HOMELESSNESS: 8th grade, Parker, Grover Washington Jr. Middle School
Grades: All grades • Issues: Homelessness •Curriculum: Social Studies and Writing
Can eighth grade students find jobs for formerly homeless men? They can try. That’s what students in Jennifer Parker’s special education class did for the culmination of their yearlong project on homelessness.
The students were inspired after meeting two formerly homeless men from the nonprofit organization Ready Willing & Able. RWA provides support to men who are trying to end their addiction to drugs and find fulltime housing and employment. During their visit to the classroom the two trainees shared their stories with the students about how they had become homeless. No details were spared.
After meeting the two men, the class took a field trip to RWA’s downtown facility, where they ate lunch with other trainees. To get to know the men better and also participate in hands-on service, the students spent an afternoon working alongside RWA trainees sorting food at the Greater Philadelphia Food Bank – an opportunity that not only provided momentum for the project but also deepened the relationship with the men.

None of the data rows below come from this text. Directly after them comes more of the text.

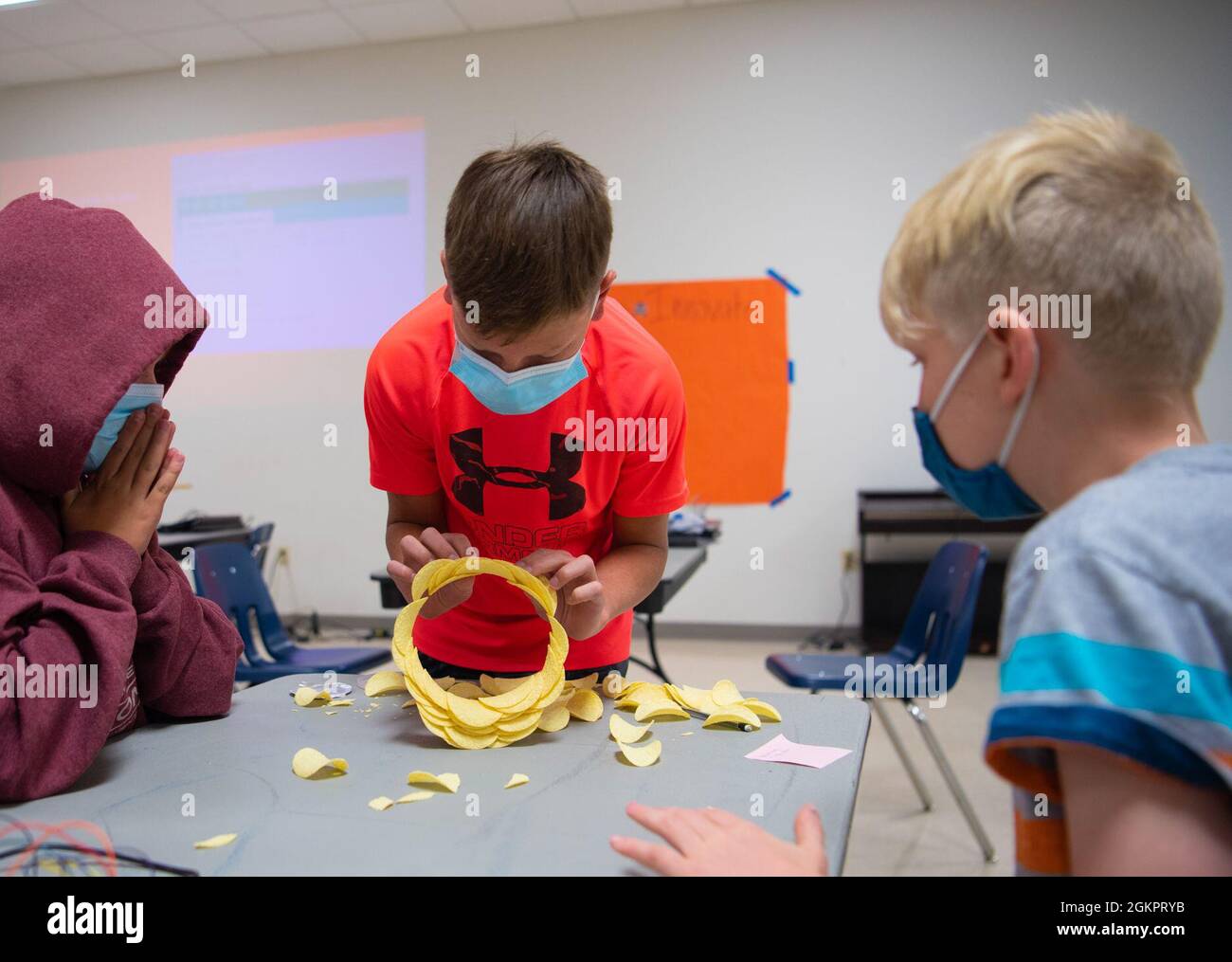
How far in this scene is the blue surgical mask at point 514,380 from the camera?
4.38 ft

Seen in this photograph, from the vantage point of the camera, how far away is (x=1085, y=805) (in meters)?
0.66

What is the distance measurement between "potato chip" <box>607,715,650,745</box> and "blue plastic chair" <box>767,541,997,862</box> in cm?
158

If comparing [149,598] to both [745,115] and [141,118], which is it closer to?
[745,115]

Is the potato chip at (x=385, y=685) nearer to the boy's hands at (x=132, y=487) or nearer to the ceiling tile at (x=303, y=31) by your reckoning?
the boy's hands at (x=132, y=487)

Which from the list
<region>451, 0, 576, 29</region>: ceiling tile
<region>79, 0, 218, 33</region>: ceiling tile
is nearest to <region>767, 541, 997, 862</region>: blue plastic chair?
<region>451, 0, 576, 29</region>: ceiling tile

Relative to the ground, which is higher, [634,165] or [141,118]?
[141,118]

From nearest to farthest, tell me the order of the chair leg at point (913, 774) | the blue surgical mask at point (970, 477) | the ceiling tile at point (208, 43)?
the blue surgical mask at point (970, 477) < the chair leg at point (913, 774) < the ceiling tile at point (208, 43)

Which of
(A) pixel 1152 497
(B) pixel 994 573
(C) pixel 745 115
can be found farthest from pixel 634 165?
(A) pixel 1152 497

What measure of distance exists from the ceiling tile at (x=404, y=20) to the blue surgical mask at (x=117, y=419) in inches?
184

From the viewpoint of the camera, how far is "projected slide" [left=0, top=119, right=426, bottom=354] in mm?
5457

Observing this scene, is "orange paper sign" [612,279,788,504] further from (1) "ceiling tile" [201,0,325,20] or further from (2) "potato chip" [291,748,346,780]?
(2) "potato chip" [291,748,346,780]

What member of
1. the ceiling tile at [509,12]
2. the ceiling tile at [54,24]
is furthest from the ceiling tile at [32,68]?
the ceiling tile at [509,12]

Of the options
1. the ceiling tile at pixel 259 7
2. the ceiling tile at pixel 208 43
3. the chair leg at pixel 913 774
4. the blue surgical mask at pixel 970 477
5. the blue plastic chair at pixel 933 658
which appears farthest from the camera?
the ceiling tile at pixel 208 43

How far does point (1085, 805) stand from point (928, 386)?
15.6 inches
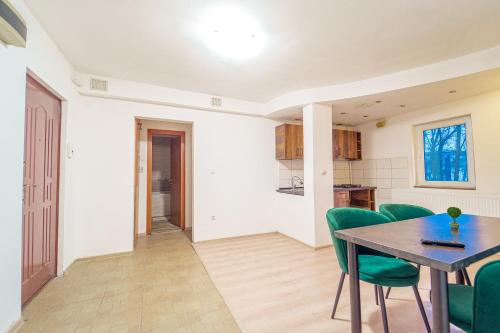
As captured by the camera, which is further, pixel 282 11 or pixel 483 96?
pixel 483 96

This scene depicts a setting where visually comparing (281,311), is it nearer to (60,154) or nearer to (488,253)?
(488,253)

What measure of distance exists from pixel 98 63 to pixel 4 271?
2.34 m

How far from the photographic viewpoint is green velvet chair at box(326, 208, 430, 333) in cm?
147

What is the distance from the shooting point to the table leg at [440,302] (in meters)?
1.00

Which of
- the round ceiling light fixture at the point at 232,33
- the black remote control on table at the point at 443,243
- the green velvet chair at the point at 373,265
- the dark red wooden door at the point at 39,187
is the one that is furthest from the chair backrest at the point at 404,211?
the dark red wooden door at the point at 39,187

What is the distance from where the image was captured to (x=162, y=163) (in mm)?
6723

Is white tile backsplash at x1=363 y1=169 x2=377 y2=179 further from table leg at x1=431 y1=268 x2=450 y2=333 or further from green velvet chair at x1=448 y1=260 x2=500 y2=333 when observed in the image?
green velvet chair at x1=448 y1=260 x2=500 y2=333

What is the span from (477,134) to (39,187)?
18.3 ft

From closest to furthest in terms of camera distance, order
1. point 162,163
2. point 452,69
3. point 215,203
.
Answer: point 452,69
point 215,203
point 162,163

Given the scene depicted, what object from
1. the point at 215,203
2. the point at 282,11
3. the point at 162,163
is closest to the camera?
the point at 282,11

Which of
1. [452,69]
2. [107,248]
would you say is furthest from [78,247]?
[452,69]

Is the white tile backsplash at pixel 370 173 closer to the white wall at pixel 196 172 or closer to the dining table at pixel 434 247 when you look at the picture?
the white wall at pixel 196 172

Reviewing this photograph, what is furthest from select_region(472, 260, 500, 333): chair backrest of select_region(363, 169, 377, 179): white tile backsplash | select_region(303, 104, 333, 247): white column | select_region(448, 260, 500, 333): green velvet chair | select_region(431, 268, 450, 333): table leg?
select_region(363, 169, 377, 179): white tile backsplash

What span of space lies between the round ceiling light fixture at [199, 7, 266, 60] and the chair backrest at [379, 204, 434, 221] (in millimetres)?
2137
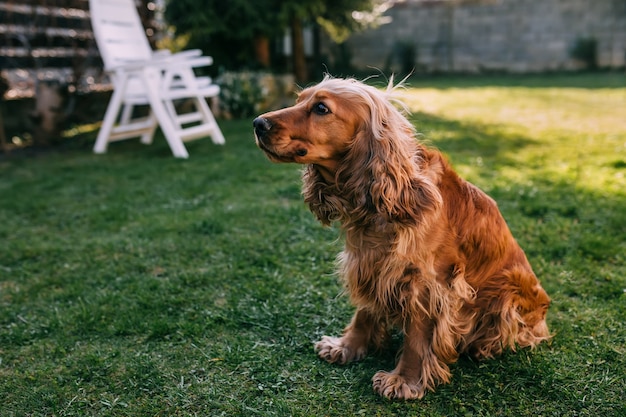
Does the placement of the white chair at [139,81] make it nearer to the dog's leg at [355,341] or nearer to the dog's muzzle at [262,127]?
the dog's leg at [355,341]

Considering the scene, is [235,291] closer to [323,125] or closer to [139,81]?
[323,125]

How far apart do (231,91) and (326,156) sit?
6.56 meters

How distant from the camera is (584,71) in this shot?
13984mm

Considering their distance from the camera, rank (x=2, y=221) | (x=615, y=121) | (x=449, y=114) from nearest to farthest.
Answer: (x=2, y=221), (x=615, y=121), (x=449, y=114)

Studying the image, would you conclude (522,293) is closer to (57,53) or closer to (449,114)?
(449,114)

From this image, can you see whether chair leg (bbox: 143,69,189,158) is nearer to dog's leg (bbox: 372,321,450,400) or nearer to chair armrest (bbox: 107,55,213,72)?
chair armrest (bbox: 107,55,213,72)

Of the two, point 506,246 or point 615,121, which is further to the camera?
point 615,121

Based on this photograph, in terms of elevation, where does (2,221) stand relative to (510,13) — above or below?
below

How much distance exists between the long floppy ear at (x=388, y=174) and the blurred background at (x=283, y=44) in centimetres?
63

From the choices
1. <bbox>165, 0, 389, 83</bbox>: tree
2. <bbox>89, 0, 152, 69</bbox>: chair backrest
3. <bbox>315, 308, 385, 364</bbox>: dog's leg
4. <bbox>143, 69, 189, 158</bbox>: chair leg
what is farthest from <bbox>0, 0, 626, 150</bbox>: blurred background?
<bbox>143, 69, 189, 158</bbox>: chair leg

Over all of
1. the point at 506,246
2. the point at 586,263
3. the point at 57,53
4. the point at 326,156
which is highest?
the point at 57,53

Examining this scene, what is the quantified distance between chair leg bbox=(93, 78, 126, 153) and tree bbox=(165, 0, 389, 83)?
291cm

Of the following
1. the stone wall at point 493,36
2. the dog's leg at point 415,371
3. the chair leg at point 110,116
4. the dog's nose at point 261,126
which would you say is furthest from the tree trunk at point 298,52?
the dog's leg at point 415,371

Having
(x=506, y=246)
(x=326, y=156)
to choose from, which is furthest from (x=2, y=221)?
(x=506, y=246)
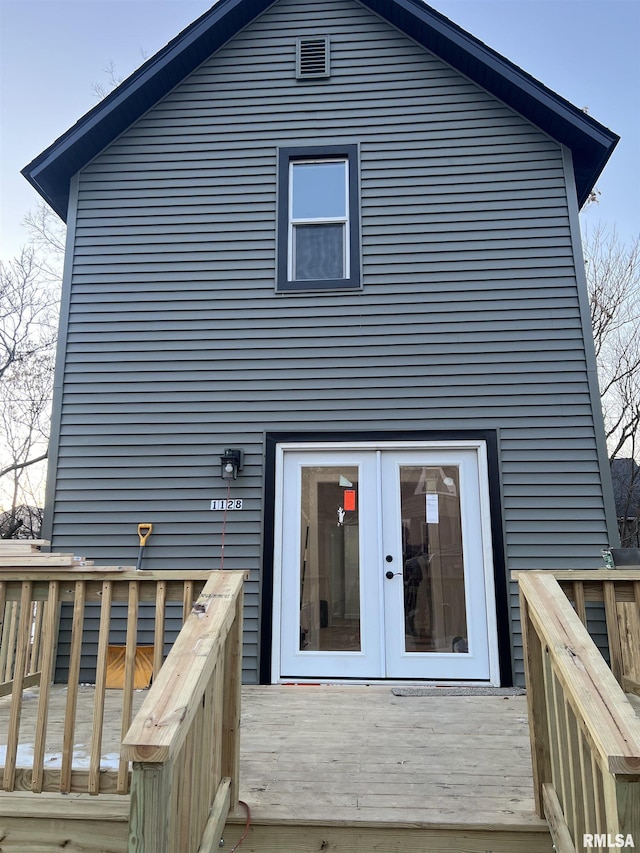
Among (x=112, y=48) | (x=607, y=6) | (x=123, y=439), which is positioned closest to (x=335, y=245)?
(x=123, y=439)

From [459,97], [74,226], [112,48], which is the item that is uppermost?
[112,48]

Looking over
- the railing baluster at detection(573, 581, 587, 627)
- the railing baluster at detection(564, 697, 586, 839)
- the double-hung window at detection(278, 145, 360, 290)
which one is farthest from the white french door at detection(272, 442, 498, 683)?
the railing baluster at detection(564, 697, 586, 839)

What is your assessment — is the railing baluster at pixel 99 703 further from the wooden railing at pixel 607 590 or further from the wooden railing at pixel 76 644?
the wooden railing at pixel 607 590

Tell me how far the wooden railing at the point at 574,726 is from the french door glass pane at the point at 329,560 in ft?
7.70

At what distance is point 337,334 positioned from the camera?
4.98 m

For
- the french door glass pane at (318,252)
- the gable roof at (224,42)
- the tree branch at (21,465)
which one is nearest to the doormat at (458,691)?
the french door glass pane at (318,252)

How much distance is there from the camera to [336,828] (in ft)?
7.09

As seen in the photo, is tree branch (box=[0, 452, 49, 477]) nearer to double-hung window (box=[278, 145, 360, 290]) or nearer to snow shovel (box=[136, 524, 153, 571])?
snow shovel (box=[136, 524, 153, 571])

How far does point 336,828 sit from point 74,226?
17.4 feet

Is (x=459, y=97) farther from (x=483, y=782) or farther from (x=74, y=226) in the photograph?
(x=483, y=782)

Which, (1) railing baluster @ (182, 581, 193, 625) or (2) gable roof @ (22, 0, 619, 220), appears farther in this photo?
(2) gable roof @ (22, 0, 619, 220)

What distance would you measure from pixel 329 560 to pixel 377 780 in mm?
2199

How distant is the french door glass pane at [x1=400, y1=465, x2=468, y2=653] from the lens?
4480 mm

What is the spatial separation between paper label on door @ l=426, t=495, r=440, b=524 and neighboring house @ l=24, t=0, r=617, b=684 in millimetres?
18
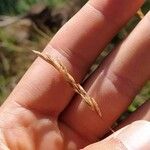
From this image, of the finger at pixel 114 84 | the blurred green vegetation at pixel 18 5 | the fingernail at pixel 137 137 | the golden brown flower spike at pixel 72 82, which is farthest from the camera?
the blurred green vegetation at pixel 18 5

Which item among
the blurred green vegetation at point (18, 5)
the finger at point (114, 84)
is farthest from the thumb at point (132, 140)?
the blurred green vegetation at point (18, 5)

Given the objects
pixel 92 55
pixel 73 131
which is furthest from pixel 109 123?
pixel 92 55

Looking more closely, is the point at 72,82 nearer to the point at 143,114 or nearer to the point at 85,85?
the point at 85,85

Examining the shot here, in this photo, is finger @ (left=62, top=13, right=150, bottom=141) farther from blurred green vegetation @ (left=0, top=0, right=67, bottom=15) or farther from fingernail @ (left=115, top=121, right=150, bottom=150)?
blurred green vegetation @ (left=0, top=0, right=67, bottom=15)

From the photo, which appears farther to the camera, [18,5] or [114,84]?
[18,5]

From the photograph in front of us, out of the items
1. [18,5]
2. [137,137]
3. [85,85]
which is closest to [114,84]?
[85,85]

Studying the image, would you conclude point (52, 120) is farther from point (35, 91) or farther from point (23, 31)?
point (23, 31)

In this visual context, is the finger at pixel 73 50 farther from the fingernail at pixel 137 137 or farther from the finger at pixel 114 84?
the fingernail at pixel 137 137
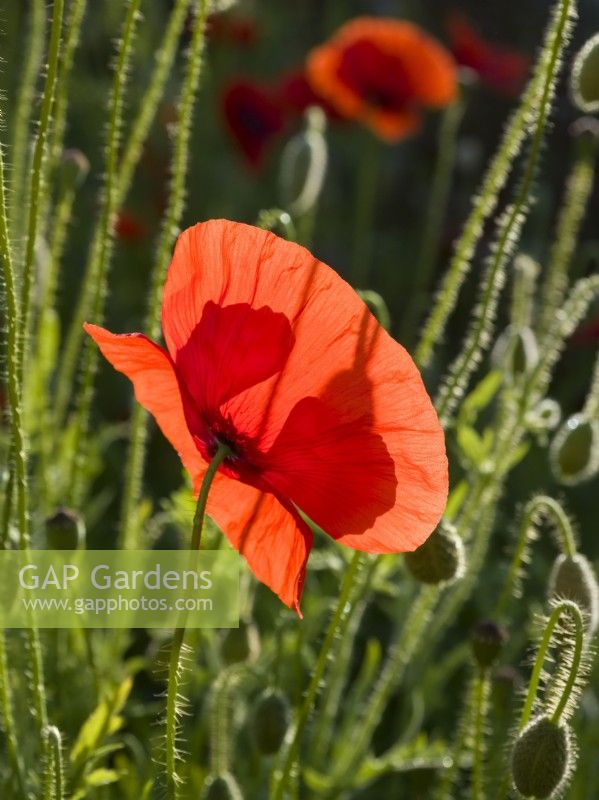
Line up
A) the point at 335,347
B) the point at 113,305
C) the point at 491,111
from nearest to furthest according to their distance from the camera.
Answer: the point at 335,347
the point at 113,305
the point at 491,111

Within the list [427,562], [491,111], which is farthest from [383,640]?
[491,111]

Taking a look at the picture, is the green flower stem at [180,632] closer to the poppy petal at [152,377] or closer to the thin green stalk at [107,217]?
the poppy petal at [152,377]

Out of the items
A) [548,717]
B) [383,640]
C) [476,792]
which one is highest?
[548,717]

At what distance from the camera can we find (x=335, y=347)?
3.55ft


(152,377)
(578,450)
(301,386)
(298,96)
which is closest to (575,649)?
(301,386)

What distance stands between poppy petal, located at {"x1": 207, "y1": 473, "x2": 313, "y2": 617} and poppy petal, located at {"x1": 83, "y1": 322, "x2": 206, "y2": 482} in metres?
0.07

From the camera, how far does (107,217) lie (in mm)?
1420

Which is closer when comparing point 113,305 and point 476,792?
point 476,792

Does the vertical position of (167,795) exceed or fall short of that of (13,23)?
it falls short

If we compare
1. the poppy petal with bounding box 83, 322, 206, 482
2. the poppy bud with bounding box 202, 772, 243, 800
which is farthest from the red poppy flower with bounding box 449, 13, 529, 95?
the poppy petal with bounding box 83, 322, 206, 482

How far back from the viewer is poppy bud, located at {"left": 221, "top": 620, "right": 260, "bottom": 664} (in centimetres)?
165

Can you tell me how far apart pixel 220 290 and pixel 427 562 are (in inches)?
16.3

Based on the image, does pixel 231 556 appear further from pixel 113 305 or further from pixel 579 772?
pixel 113 305

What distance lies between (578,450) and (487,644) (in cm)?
34
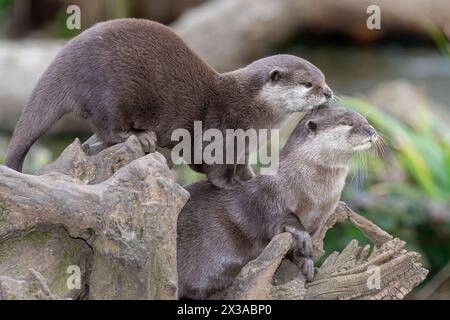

The students learned that finding gainful employment is one of RWA graduates’ greatest challenges. To support the men in this effort, the students decided to approach retail businesses on their behalf. They brainstormed ideas, created scripts and then rehearsed their presentations; they learned the importance of making their case with conviction and confidence and conviction. Then they hit the road, visiting stores in walking distance from their school and speaking with the managers about this special pool of job candidates..
Said RWA graduate James Ballow: “To have these kids campaigning for men who are trying to turn their lives around – this really touches my heart. They are giving us all hope.”
The students were impacted, as well:
“They [the RWA trainees] messed up, getting involved with drugs, but they’re still human. They’re just like us. When we mess up, we want someone to forgive us.”
- - Deval Miller, 8th grade student
“All people should get a second chance to make up for their mistakes.”